Pakde Tawarkan Strategi Perdagangan Negara Kepulauan

( words)
Soekarwo dalam acara Regional Diplomatic Meeting 2018.


SURABAYAPAGI.com, Kuta - Gubernur Jawa Timur, Soekarwo selaku Ketua Asosiasi Pemerintah Provinsi Seluruh Indonesia (APPSI) menawarkan strategi perdagangan melalui model negara kepulauan yang selama ini sudah dilakukan Provinsi Jatim di hadapan para duta besar dan perwakilan negara sahabat. Dengan menerapkan model ini, diharapkan akan memperkuat perdagangan pasar domestik atau dalam negeri.

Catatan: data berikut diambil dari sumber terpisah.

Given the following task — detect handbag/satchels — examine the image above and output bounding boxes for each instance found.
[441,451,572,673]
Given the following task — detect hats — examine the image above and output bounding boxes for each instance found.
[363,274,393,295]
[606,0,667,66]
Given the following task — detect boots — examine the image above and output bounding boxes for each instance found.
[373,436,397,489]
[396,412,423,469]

“Model ini tepat karena hampir 40 persen pasar ASEAN ada di Indonesia,” kata Pakde Karwo, sapaan lekatnya saat menjadi Keynote Speaker di Plenary Meeting dalam rangkaian acara Regional Diplomatic Meeting 2018 di The Stone Hotel, Kuta Bali, Sabtu (8/12).

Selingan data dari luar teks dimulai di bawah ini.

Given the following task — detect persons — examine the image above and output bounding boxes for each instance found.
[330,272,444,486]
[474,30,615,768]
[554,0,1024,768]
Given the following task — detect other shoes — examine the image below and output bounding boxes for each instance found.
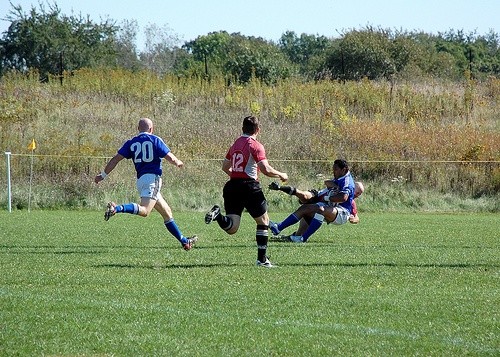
[281,231,297,242]
[205,205,221,224]
[289,235,309,243]
[269,220,281,236]
[257,255,279,268]
[269,182,280,190]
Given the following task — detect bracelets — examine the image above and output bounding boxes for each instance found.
[100,171,108,179]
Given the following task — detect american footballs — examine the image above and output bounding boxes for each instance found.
[327,187,341,207]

Menurutnya, model ekonomi negara kepulauan ini bisa dilakukan dalam lima langkah. Pertama, melakukan kerjasama perdagangan government to government (g to g) dan business to business (b to b) melalui 26 Kantor Perwakilan Dagang (KPD). Dalam g to g ini, Provinsi Jatim melakukan MoU dengan provinsi lain baik tentang pertukaran informasi perdagangan, pemasaran maupun fasilitasi misi dagangnya.

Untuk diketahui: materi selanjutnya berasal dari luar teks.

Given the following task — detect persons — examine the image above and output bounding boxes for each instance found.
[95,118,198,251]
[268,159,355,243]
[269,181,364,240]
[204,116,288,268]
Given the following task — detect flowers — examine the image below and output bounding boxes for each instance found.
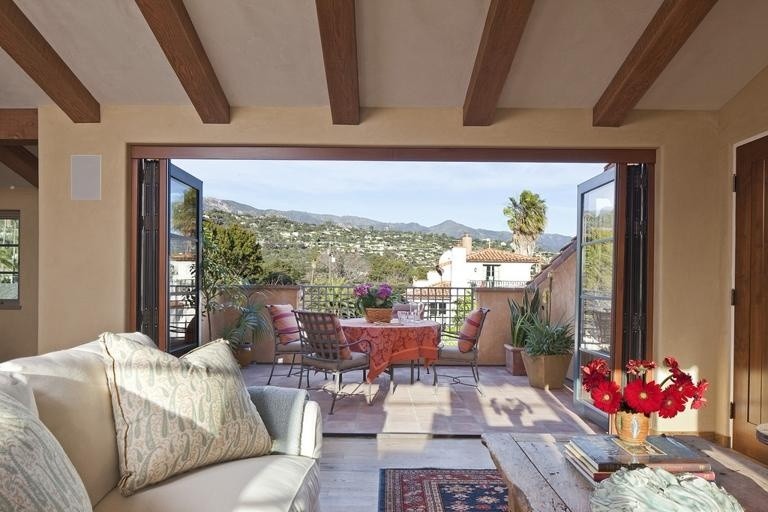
[580,357,709,418]
[351,283,400,315]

“Sedangkan b to b ini misal adanya kesepakatan bersama antara KADIN Jatim dengan KADIN Kalsel atau KADIN Jatim dengan KADIN NTT,” jelasnya.
Langkah kedua yakni dengan memfasilitasi misi dagang yang bekerjasama dengan Kamar Dagang Indonesia (KADIN) dan Cooperative Trading House. Dalam misi dagang ini nantinya delegasi Jatim membawa komoditi utama yang dimiliki, pun sebaliknya. Sehingga dapat saling melengkapi apa yang dibutuhkan masing-masing daerah.
Setelah melakukan misi dagang, langkah ketiga yakni melalui partisipasi pameran di provinsi lain. Berupa komoditas unggulan Jatim seperti fashion, kerajinan, kulit dan produk kulit, perhiasan, alas kaki, kosmetik, logam, kayu dan aksesories.
Kemudian yang keempat yakni mengoptimalkan penggunaan Sistem Informasi Perdagangan Antar Provinsi (SIPAP). Melalui sistem ini akan diketahui data dan informasi perdagangan antar provinsi sehingga diketahui data real time neraca barang masuk dan keluar. Selain itu, akan diketahui pula peta potensi dan kebutuhan. “Sehingga manfaat atau outcome dari SIPAP ini kita bisa melakukan substitusi impor bahan baku atau penolong dari daerah lain tanpa perlu impor,” katanya.
Yang terakhir yaitu langkah kelima yakni mengembangkan digital economy support system melalui Jatim Smart Province sebagai respon dari pelaksanaan revolusi industri 4.0. Dalam konsep ini termasuk di dalamnya adalah smart economy dengan smart industri yang menampilkan informasi tentang e-Raw material dan smart factory. Juga mengembangkan smart perdagangan melalui SIPAP, penguatan market place, maupun melalui Sistem Informasi Ketersediaan dan Perkembangan Harga Bahan Pokok (SISKAPERBAPO).
“Pemprov Jatim juga melakukan bridging IKM dengan market place berskala nasional seperti bukalapak. Pilot project ini sudah dilakukan terhadap 1.294 IKM di Jatim dengan target sasaran sebanyak 270 ribu IKM di Jatim,” terangnya.